“I must go,” said Ralph, looking down into his betrothed’s face.
“Stay only a little,” said Winsome. “It is the last time.”
So he stayed.
Strange, nervous constrictions played at “cat’s cradle” about their hearts. Vague noises boomed and drummed in their ears, making their own words sound strange and empty, like voices heard in a dream.
“Winsome!” said Ralph.
“Ralph!” said Winsome.
“You will never for a moment forget me?” said Winsome Charteris.
“You will never for a moment forget me?” said Ralph Peden.
The mutual answer taken and given, after a long silence of soul and body in not-to-be-forgotten communion, they drew apart.
Ralph went a little way down the birch-fringed hill, but turned to look a last look. Winsome was standing where he had left her. Something in her attitude told of the tears steadily falling upon her summer dress. It was enough and too much.
Ralph ran back quickly.
“I cannot go away, Winsome. I cannot bear to leave you like this!”
Winsome looked at him and fought a good fight, like the brave girl she was. Then she smiled through her tears with the sudden radiance of the sun upon a showery May morning when the white hawthorn is coming out.
At this a sob, dangerously deep, rending and sudden, forced itself from Ralph’s throat. Her smile was infinitely more heart-breaking than her tears. Ralph uttered a kind of low inarticulate roar at the sight—being his impotent protest against his love’s pain. Yet such moments are the ineffaceable treasures of life, had he but known it. Many a man’s deeds follow his vows simply because his lips have tasted the salt water of love’s ocean upon the face of the beloved.
“Be brave, Winsome,” said Ralph; “it shall not be for long.”
Yet she was braver than he, had he but known it; for it is the heritage of the woman to be the stronger in the crises which inevitably wait upon love and love’s achievement.

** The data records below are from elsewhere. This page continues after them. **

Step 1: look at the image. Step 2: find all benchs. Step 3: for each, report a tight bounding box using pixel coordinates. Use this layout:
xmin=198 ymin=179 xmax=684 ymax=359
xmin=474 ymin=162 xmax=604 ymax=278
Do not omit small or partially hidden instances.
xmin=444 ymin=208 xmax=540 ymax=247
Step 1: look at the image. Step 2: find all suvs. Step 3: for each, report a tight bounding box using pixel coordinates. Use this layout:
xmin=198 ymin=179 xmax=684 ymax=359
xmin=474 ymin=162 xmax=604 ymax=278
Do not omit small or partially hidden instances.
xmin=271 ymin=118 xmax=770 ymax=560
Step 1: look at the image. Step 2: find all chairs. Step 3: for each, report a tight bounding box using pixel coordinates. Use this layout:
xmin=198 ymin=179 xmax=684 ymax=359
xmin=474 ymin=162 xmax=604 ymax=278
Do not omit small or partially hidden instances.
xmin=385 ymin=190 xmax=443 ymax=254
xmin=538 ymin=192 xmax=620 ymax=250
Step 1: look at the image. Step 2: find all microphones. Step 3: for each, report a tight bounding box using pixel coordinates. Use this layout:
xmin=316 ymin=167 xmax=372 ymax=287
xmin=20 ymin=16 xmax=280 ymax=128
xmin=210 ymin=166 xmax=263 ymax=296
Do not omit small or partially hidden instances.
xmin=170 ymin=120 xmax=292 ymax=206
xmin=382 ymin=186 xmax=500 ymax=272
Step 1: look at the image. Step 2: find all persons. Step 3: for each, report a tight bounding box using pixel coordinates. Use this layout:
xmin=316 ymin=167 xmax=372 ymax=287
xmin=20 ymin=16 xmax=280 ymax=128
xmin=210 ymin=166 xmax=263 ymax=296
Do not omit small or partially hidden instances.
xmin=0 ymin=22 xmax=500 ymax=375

Winsome bent to kiss, with a touch like a benediction, not his lips now but his brow, as he stood beneath her on the hill slope.
“Go,” she said; “go quickly, while I have the strength. I will be brave. Be thou brave also. God be with thee!”
So Ralph turned and fled while he could. He dared not trust himself to look till he was past the hill and some way across the moor. Then he turned and looked back over the acres of heather which he had put between himself and his love.
Winsome still stood on the hill-top, the sun shining on her face. In her hand was the lilac sunbonnet, making a splash of faint pure colour against the blonde whiteness of her dress. Ralph could just catch the golden shimmer of her hair. He knew but he could not see how it crisped and tendrilled about her brow, and how the light wind blew it into little cirrus wisps of sun-flossed gold. The thought that for long he should see it no more was even harder than parting. It is the hard things on this earth that are the easiest to do. The great renunciation is easy, but it is infinitely harder to give up the sweet, responsive delight of the eye, the thought, the caress. This also is human. God made it.